A scriverlo non è un’attivista per la casa bensì la giudice statale newyorkese Arlene Bluth, che martedì ha respinto due cause intentate rispettivamente dal gigante della sharing economy e da tre host per contestare le severissime regole che, a partire da settembre, rischiano di rendere illegali decine di migliaia di proprietà in affitto a breve termine nei cinque boroughs.
La contestata misura, nota come “legge locale 18“, prevede infatti che i newyorkesi che vogliano affittare una stanza o un appartamento debbano prima registrarsi presso l’Ufficio del Sindaco di New York per l’applicazione delle leggi speciali (OSE) e attestare la conformità a quello che Airbnb ha polemicamente definito “il labirinto di regolamenti” che disciplina il settore.

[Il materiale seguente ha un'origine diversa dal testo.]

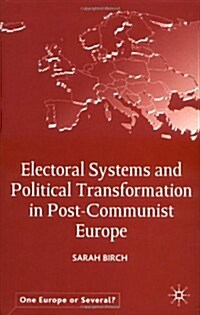 Electoral Systems and Political Transformation in Post-Communist Europe (Hardcover)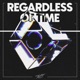 Regardless Of Time Single
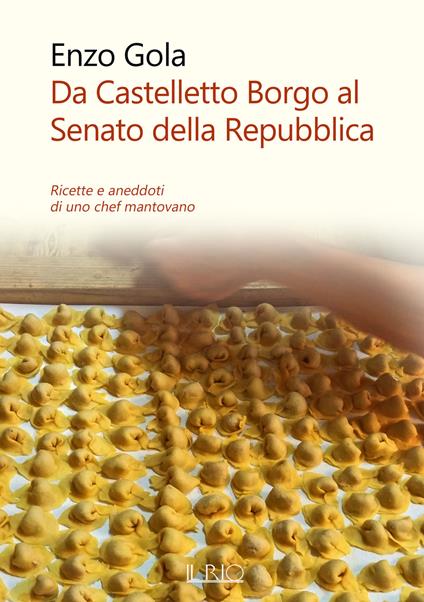 Da Castelletto Borgo al Senato della Repubblica. Ricette e aneddoti di uno chef mantovano - Enzo Gola - copertina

Nello specifico, secondo le attuali norme cittadine, i proprietari di casa (ma anche i locatari) possono mettere in affitto una stanza o un intero appartamento per una durata inferiore a 30 giorni solo se anche loro, oltre agli ospiti, siano fisicamente presenti nella struttura per tutta la durata del soggiorno. La nuova legge vieterebbe in sostanza di pubblicare annunci prima di aver ottenuto il lasciapassare delle autorità. Per chi non rispetta il divieto, è prevista una sanzione civile fino a 5.000 dollari per ciascuna violazione.

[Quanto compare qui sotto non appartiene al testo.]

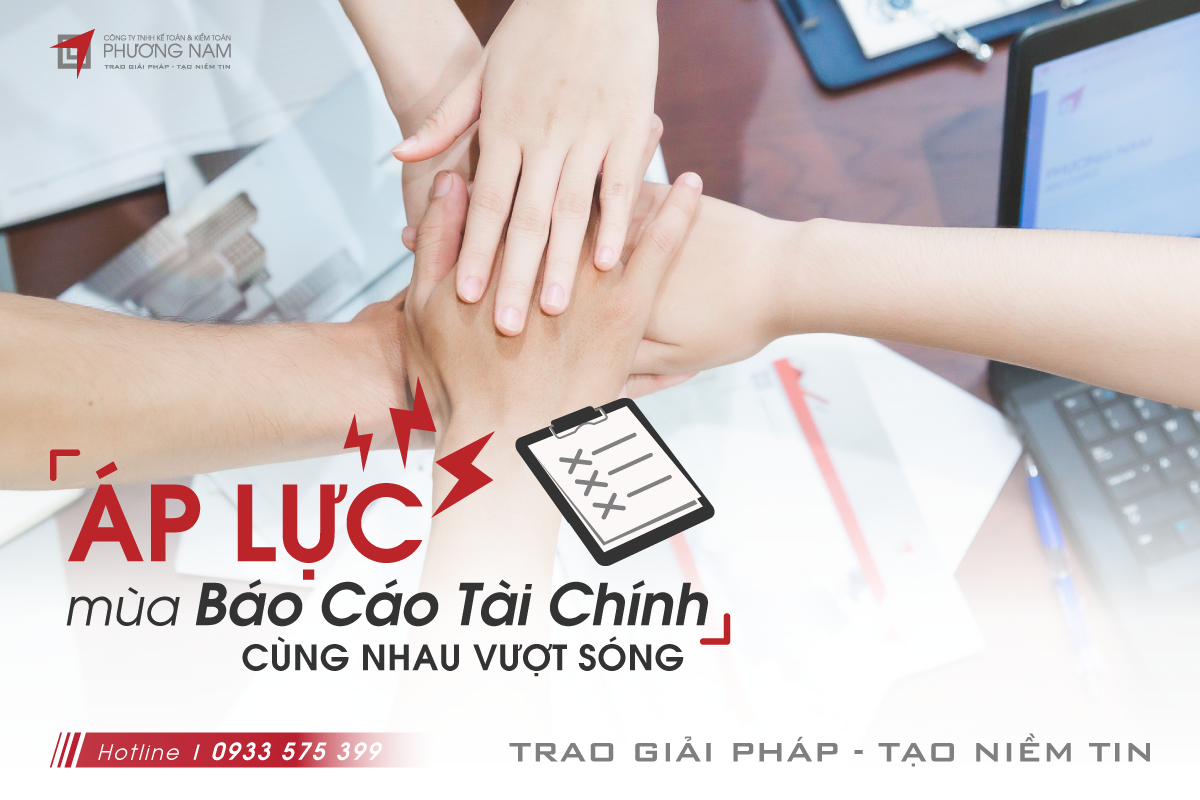 Áp Lực Mùa Báo Cáo Tài Chính: Cùng Nhau Vượt Sóng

Sin da subito l’azienda ha alzato gli scudi contro la stretta, sostenendo che essa introduca un “divieto di fatto” sugli affitti brevi in città, mettendo a repentaglio il 95% degli 85 milioni di dollari di ricavi annuali di Airbnb nella Grande Mela. Le statistiche consegnano invero un quadro leggermente meno allarmista, ma comunque significativo: le nuove regole metterebbero fuori legge un quarto delle circa 40.000 proprietà attualmente disponibili sulla piattaforma.
Theo Yedinsky, direttore delle politiche globali di Airbnb, ha affermato che i limiti imposti da City Hall “sono un colpo alla sua economia turistica” e alle persone che integrano il loro reddito affittando stanze a turisti e studenti.
La giudice Bluth, tuttavia, ha ritenuto le affermazioni della piattaforma “del tutto speculative”. “È chiaro che [i funzionari comunali] hanno identificato un problema importante: la continua prevalenza di affitti a breve termine illegali”, ha dichiarato nella sua decisione. Pur riconoscendo il “ritmo glaciale” con cui la città sta esaminando le richieste di locatari e proprietari, la magistrata ha rimproverato ad Airbnb di non aver adeguatamente informato gli host sui loro obblighi imminenti – dato che la legge entrerà definitivamente in vigore il 5 settembre.
Una vittoria per City Hall ma anche per gli attivisti per la casa, che da tempo sostengono che l’offerta di unità abitative a lungo termine della Grande Mela sia schiacciata proprio dall’imperare di BnB e alloggi turistici per fini speculativi.